In a notice from the regulators that oversee OBSI — which includes the Canadian Securities Administrators (CSA), the Investment Industry Regulatory Organization of Canada (IIROC) and the Mutual Fund Dealers Association of Canada (MFDA), and is known as the Joint Regulators Committee (JRC) — published on Thursday, the regulators indicate that they have reviewed the refusals that have been published by OBSI so far, and that they will “continue to monitor compensation refusal cases and consider patterns and issues they raise.”
Firms are expected to participate in the OBSI process in “good faith”, the notes says, but the JRC doesn’t make any pledges to address the recent refusals.

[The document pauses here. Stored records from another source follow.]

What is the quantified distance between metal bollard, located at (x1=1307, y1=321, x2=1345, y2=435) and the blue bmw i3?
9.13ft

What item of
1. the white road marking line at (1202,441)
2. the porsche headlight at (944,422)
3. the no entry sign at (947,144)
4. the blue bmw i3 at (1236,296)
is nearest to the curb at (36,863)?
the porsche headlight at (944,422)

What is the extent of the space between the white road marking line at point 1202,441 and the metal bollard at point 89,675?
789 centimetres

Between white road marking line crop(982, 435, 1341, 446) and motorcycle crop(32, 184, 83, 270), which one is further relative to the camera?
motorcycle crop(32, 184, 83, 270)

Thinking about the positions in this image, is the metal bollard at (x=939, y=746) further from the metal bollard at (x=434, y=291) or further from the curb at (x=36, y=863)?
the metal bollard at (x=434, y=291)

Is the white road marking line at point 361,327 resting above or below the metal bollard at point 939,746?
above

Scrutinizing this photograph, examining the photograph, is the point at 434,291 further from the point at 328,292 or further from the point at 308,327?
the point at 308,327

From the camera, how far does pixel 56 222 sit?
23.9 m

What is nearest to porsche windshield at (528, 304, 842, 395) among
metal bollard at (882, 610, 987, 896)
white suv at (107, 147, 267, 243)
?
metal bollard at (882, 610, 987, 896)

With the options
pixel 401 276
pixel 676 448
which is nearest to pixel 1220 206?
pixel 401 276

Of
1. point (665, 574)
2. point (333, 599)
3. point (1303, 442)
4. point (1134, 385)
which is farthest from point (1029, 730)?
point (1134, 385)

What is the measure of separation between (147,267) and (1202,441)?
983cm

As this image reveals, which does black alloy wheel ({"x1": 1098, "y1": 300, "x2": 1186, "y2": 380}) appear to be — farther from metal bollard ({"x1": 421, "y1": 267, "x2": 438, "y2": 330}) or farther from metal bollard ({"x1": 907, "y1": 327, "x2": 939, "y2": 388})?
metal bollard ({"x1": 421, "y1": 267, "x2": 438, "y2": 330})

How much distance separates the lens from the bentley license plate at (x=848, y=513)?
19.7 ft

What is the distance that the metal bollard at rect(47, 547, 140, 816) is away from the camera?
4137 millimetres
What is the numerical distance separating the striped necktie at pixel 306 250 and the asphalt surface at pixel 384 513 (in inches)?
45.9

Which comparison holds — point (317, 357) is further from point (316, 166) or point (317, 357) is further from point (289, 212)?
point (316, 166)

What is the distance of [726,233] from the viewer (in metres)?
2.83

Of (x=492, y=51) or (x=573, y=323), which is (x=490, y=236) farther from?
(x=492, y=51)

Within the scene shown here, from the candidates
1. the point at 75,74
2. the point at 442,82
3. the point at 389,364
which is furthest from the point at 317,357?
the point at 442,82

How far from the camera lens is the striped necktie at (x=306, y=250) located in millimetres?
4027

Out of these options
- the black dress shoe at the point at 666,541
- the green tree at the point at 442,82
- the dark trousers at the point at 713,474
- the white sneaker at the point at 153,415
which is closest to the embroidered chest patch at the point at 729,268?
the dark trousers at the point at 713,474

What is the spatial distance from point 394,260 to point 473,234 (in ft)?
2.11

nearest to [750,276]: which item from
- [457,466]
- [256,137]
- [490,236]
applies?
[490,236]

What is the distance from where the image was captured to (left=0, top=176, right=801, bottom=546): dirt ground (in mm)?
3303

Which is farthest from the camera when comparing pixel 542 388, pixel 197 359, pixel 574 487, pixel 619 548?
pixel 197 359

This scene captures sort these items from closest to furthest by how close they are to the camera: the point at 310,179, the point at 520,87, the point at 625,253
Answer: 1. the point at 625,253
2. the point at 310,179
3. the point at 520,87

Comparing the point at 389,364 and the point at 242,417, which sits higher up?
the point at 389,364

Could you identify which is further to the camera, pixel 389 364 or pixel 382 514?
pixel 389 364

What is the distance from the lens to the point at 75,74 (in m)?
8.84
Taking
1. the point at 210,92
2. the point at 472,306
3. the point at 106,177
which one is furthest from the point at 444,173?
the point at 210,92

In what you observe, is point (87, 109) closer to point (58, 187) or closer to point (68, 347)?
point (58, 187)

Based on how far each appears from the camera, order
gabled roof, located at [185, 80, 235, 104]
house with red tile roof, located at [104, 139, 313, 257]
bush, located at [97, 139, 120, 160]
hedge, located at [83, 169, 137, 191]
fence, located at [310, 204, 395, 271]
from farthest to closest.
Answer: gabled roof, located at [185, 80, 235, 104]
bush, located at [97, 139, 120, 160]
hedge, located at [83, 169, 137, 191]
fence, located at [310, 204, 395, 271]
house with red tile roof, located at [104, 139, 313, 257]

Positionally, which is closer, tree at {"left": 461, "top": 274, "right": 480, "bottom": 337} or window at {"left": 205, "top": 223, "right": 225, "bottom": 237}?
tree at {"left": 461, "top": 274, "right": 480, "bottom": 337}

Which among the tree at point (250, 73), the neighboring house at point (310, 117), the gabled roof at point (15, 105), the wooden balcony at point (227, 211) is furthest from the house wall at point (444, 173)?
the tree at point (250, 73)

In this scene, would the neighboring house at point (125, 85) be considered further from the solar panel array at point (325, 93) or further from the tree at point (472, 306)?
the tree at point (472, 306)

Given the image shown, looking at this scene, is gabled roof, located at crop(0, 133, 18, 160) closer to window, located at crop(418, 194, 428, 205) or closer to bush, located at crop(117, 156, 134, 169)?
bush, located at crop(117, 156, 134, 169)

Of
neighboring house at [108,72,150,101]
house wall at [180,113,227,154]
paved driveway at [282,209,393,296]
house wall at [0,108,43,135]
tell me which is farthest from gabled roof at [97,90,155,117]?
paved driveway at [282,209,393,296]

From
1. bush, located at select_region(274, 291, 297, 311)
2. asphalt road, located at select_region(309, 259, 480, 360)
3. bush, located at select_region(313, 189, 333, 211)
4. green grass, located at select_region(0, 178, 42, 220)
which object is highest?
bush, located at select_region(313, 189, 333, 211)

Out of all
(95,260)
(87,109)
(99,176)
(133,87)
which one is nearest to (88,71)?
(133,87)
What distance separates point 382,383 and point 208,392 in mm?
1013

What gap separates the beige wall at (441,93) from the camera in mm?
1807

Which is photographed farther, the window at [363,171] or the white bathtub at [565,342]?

The dispute resolution service doesn’t have the power to impose its compensation decisions on firms, and instead relies on moral suasion and the threat of “naming and shaming” firms that don’t agree to follow its decisions. Historically, that hasn’t been an issue, but in recent years, firms have proven more willing to defy OBSI’s recommendations.
See: Opposition to OBSI
Additionally, the JRC has created a process for OBSI to report possible “systemic issues” to the regulators, since it no longer has the power to investigate these sorts of issues itself. They have beefed up the quarterly reporting from the ombudservice, allowing better monitoring of complaint trends.
OBSI is also currently undergoing an independent review of its handling of investment complaints, as required under its oversight arrangements with the regulators. The review is expected to produce a final report, including any reform recommendations, by mid-May.